Task details - Please repeat exactly the lines below from the one containing "category: unidentified deer" down to the one containing "scientific name: Macaca arctoides", both included, and nothing else.

__________

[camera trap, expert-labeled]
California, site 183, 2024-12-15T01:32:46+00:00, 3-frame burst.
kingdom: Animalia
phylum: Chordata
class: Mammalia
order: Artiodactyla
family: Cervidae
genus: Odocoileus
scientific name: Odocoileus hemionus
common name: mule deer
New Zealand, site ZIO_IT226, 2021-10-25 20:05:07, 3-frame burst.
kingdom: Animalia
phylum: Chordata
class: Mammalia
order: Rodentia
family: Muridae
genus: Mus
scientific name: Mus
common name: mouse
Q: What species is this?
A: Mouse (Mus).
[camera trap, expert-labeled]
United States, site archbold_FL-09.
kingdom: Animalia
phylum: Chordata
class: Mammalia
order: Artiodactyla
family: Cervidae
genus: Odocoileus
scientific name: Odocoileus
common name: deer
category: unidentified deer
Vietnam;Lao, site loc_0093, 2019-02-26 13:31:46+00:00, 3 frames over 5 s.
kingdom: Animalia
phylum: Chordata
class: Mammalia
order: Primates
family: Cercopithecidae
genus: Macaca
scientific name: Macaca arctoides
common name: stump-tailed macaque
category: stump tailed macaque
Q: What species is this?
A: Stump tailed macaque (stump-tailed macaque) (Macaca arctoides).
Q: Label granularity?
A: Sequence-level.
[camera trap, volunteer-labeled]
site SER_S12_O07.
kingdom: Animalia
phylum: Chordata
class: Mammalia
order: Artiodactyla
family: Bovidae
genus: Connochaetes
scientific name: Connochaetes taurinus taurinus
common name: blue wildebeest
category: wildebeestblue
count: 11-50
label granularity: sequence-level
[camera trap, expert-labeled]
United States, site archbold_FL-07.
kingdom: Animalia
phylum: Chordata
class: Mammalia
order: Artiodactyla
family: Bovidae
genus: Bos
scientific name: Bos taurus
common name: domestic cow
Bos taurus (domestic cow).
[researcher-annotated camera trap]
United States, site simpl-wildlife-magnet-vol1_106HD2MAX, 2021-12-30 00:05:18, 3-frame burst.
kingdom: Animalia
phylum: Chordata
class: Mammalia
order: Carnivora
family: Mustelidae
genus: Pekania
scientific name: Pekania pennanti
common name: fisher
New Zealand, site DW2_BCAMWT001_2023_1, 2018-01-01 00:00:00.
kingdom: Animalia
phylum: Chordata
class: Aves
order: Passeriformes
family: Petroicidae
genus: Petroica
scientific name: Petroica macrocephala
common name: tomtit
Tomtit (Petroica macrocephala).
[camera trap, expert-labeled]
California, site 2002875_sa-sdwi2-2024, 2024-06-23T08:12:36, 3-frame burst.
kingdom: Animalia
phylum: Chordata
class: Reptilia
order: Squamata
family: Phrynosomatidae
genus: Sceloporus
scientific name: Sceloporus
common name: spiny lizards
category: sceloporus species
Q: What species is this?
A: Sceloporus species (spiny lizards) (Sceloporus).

__________

Solution to the exercise -
category: unidentified deer
Vietnam;Lao, site loc_0093, 2019-02-26 13:31:46+00:00, 3 frames over 5 s.
kingdom: Animalia
phylum: Chordata
class: Mammalia
order: Primates
family: Cercopithecidae
genus: Macaca
scientific name: Macaca arctoides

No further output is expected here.